> [Assigned task] Please say how many lines in the records below contain the word "charset", giving the number alone.

> [Dataset entries]
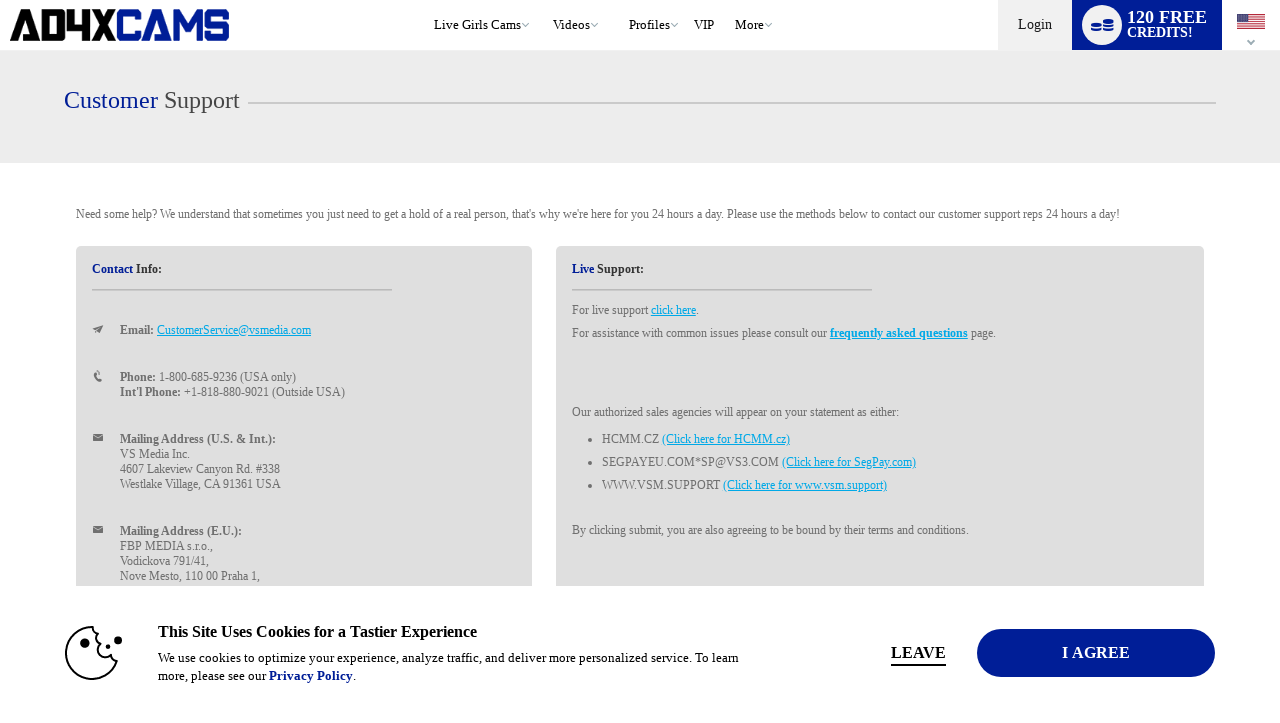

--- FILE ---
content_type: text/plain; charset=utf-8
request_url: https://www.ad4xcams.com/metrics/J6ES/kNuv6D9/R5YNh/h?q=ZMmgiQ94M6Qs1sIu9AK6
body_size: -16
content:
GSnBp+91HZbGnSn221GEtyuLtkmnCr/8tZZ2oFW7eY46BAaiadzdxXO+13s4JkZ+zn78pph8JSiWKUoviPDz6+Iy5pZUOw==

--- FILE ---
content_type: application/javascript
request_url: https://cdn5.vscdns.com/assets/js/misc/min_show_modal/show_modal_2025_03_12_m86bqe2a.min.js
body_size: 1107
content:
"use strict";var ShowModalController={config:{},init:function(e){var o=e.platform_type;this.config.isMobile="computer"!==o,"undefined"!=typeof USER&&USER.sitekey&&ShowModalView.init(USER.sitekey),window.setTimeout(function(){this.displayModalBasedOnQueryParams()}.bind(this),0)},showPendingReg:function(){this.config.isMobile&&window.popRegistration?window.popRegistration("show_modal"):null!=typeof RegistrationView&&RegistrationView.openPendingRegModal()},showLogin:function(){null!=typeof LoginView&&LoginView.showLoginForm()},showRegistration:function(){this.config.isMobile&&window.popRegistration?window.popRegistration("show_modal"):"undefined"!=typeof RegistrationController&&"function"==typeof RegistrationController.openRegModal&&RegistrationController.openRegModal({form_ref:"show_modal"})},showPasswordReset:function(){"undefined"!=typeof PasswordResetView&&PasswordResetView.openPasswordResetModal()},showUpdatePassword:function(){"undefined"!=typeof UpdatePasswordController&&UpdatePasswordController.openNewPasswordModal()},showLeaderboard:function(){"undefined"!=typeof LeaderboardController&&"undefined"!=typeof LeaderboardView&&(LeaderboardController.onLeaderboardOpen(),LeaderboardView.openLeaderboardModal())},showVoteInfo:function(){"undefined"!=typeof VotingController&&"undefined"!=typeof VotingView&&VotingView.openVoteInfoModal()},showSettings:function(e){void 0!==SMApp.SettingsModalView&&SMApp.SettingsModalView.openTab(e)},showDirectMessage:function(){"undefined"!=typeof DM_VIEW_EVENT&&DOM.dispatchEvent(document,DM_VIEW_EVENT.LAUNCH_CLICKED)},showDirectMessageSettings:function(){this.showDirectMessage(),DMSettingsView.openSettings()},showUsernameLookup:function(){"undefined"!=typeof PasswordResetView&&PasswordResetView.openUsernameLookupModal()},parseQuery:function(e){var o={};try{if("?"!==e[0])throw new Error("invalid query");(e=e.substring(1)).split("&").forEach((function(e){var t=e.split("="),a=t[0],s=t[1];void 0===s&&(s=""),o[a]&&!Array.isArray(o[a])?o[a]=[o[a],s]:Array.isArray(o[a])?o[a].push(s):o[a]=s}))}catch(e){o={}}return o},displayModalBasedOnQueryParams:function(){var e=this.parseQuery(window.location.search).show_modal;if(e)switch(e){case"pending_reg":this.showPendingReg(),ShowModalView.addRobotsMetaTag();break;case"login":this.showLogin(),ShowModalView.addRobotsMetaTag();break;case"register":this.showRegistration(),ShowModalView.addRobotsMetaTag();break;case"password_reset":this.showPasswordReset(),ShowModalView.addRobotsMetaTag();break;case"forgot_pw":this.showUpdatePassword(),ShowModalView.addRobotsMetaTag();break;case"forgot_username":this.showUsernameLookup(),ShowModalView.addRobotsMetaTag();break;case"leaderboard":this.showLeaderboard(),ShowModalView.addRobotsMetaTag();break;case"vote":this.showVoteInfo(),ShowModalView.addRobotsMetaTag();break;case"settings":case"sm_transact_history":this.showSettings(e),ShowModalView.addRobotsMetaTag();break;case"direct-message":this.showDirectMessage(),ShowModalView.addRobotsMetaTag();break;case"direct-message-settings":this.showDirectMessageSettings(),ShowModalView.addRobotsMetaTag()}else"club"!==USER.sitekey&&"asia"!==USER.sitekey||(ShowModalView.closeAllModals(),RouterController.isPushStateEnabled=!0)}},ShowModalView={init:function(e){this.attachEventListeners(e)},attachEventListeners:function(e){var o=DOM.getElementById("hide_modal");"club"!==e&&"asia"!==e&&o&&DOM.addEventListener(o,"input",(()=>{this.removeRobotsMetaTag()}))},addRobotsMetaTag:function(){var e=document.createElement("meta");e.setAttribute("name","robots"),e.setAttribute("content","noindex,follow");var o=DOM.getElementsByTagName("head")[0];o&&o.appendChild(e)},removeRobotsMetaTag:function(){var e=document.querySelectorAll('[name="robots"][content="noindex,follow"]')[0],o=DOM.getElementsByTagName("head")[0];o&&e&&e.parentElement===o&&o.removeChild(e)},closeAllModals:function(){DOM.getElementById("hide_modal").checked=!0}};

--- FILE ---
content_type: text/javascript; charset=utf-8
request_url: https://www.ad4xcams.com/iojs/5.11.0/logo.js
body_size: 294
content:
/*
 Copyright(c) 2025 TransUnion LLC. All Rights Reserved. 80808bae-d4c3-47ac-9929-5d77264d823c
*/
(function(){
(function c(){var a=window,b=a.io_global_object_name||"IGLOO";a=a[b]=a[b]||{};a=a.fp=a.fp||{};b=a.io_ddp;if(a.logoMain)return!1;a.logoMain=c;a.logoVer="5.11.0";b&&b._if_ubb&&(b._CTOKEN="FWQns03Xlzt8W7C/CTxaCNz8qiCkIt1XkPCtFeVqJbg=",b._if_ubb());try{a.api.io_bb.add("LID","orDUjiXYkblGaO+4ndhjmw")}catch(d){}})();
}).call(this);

---

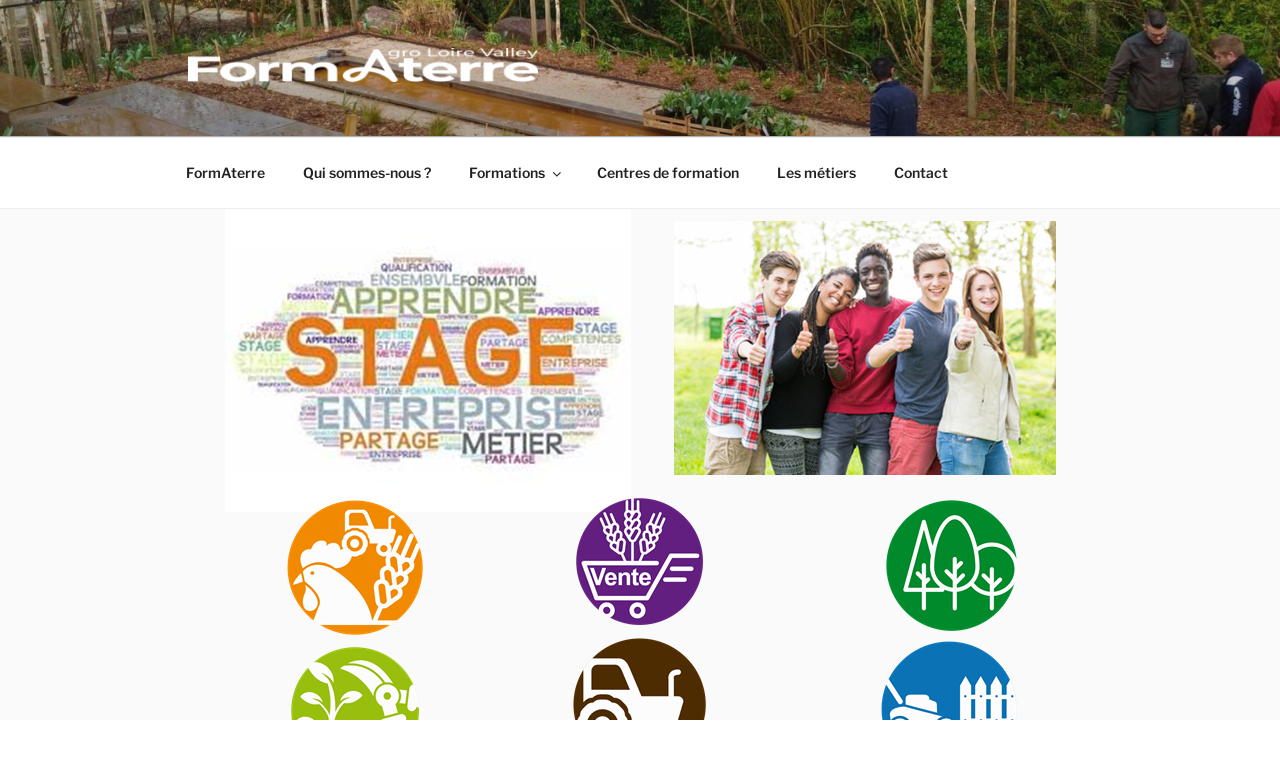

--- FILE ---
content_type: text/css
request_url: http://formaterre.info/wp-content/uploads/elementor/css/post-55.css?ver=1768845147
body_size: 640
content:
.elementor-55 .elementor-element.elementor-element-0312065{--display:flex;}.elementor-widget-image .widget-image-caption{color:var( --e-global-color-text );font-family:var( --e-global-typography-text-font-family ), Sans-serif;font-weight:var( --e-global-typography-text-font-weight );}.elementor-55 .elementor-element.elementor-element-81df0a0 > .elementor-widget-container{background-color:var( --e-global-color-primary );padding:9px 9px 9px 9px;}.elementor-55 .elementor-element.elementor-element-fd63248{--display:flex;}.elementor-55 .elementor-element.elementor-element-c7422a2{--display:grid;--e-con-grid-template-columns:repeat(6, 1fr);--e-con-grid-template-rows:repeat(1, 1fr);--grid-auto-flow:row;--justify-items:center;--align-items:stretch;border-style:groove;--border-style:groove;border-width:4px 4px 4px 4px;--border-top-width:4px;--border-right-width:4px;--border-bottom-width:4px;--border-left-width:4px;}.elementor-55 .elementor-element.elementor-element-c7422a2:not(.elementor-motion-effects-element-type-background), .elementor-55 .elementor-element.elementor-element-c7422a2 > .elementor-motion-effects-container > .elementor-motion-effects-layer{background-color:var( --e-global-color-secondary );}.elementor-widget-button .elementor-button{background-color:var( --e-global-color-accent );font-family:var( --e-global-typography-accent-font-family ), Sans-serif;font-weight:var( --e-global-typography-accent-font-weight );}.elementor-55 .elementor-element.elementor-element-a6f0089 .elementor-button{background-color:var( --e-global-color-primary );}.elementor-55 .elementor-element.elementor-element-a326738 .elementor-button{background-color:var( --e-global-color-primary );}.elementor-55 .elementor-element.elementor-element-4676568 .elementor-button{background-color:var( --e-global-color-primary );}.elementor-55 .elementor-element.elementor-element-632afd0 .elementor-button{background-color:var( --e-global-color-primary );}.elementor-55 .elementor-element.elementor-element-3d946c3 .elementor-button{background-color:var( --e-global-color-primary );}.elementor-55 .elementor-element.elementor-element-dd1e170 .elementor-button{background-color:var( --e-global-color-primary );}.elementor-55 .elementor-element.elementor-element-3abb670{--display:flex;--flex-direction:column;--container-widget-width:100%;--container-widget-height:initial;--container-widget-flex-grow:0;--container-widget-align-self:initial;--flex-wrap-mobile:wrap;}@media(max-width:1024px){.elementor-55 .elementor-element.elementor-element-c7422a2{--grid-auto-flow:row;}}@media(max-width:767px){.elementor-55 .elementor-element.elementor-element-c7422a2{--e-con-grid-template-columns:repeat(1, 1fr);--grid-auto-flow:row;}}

--

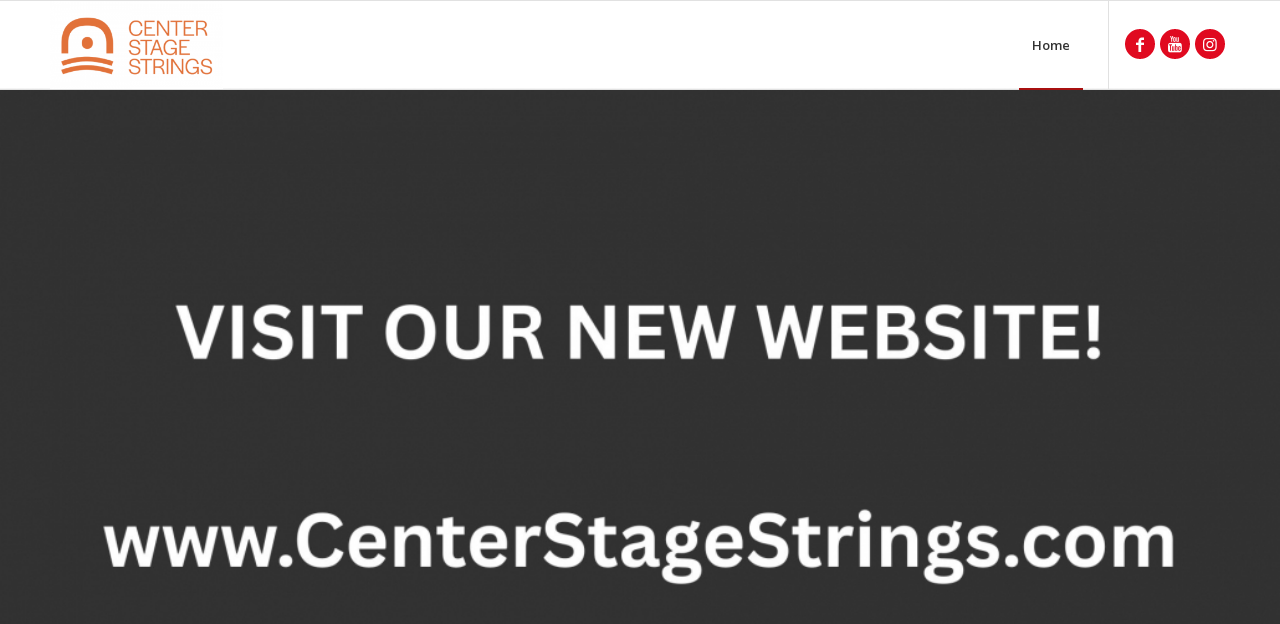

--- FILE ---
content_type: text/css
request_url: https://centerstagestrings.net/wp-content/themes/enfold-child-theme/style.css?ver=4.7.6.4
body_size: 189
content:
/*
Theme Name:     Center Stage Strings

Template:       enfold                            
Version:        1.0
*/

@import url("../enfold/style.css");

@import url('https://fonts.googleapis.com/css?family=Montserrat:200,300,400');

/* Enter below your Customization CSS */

> [Output below] 2